Bex might be Dark Carnival's real headliner
When Valve unveiled Dark Carnival, the spotlight naturally fell on Ringmaster. It was his carnival, his mechanical train, and his twisted game.
But only a few chapters into Midnight Run, players have found themselves talking about someone else entirely. A junior witch named Bex.
She isn't mentioned in the patch notes or featured in the promotional artwork. Yet after the release of Chapters Two and Three, Reddit is already filled with players asking the same question: Could Bex be Dota 2's next hero?
It's an easy theory to dismiss. Dota players have speculated about everything from voice lines to cosmetic colours over the years. But this time, the speculation isn't really about clues. It's about a character.
Valve introduced someone players could care about
Early in Midnight Run, players meet Bex aboard Ringmaster's circus train. She's a junior witch who, despite her occupation, isn't particularly convincing as a villain.
While Ringmaster delights in putting prisoners through elaborate trials, Bex spends much of her time chatting, second-guessing herself, and quietly helping the very captives she's supposed to be tormenting. She feels awkward rather than threatening, curious rather than cruel.
She also has an unusual habit. She's constantly talking to someone nobody else can see. At first it plays like comic relief — she’s a quirky witch with an imaginary friend. Then players eventually learn she's speaking to Bogg Shuggoth, a World Devourer described as the Goat with One Thousand Screaming Mouths, and that Bex's ultimate goal is to help him cross into the world.
It's a reveal that immediately reframes her character.
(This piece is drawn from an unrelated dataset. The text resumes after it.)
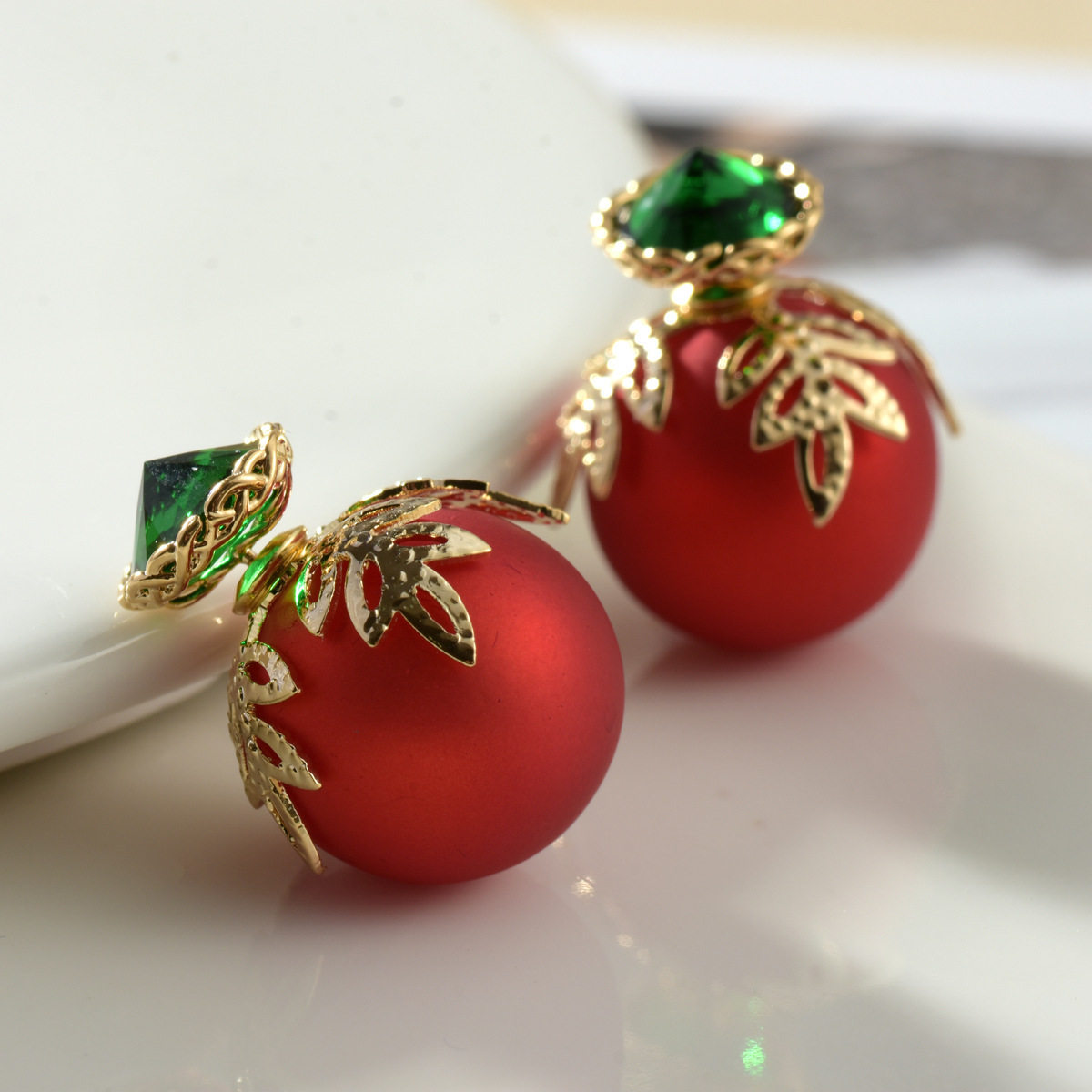 韩版精致红色小球镶钻锆石s925银耳针欧蒂娜锆石时尚流行耳饰品,饰品/流行首饰/时尚饰品新,耳环,淘宝优惠券,粉丝福利购,淘宝优惠卷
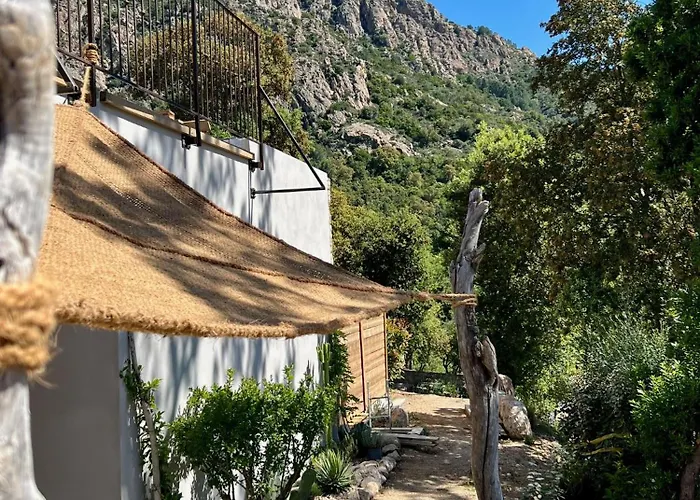 Couette-café Casa Suvara - D'hôtes De Charme I Piscines Ou Privatifs Conca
The cheerful oddball suddenly becomes someone standing at the centre of one of Dark Carnival's biggest mysteries.
That's... a surprising amount of effort for an event NPC
Most event characters exist to move the story forward. They appear, deliver a few lines, point players toward the next objective, and then disappear. Bex doesn't feel like that.
Valve gave her expressive artwork, unique animations, extensive voiced dialogue, recurring appearances, clear motivations, and, perhaps most importantly, relationships. By the time players discover who Bogg really is, they already understand why Bex cares about him.
Valve didn't simply create another NPC, they built someone memorable.
Valve has quietly introduced heroes before
Well, sort of.
That doesn't mean Bex is definitely next, but it does make the discussion interesting.
The closest comparison is probably Primal Beast.
Long before he joined Dota 2's roster, players fought him as the terrifying final boss of Aghanim's Labyrinth. Months later, he officially became a hero.
But Primal Beast wasn't really a character. He was a boss encounter, and while players feared him, they never got to know him.
Marci followed a different path.
She became beloved through the Netflix animation "Dota: Dragon's Blood" before eventually making her way into the game.
Again, players formed an attachment before she became playable. But that happened outside the game itself.
Bex feels different from both.
She's being introduced inside Dota, and players are discovering who she is simply by playing the event which is a surprisingly personal way to introduce someone.
Why are players convinced there's more to Bex?
Spend five minutes browsing Reddit, and you'll quickly find theories.
Some believe Bex herself is being positioned as the next hero. Others think Bogg Shuggoth is the real reveal, with Bex acting as his summoner or companion. A few even speculate the pair could arrive together in some form.
None of those theories are supported by any official confirmation, but they all stem from the same observation: Valve devoted an enormous amount of attention to a brand-new character.
She has bespoke artwork, a distinct personality, meaningful dialogue, relationships, and an unfolding story. That's a big investment for someone who could simply disappear once Dark Carnival ends.
Whether intentional or not, Valve has made players wonder if this is the beginning of something rather than a self-contained event.
Maybe that's the real trick
Before Dark Carnival launched, the community spent days chasing clues surrounding Axe's disappearance, trying to piece together Valve's latest mystery.
The event itself has continued that tradition, but instead of hiding the biggest question behind puzzles or cryptic teasers, it may have done something even more clever. It introduced someone worth talking about.
Whether Bex ultimately joins Dota 2's roster or remains a memorable event character, Valve has already achieved something unusual. Players aren't speculating about a silhouette hidden in a trailer, a datamined ability icon, or a mysterious voice line. They're speculating about someone they've actually gotten to know.
If Dark Carnival was meant to introduce a new face to Dota's world, it's certainly worked. And if Bex's story ends when the circus train reaches its final stop, she'll still be remembered as one of the event's most unexpected stars.
But if the community's theories eventually prove true... Valve may have just pulled off one of its quietest hero introductions yet.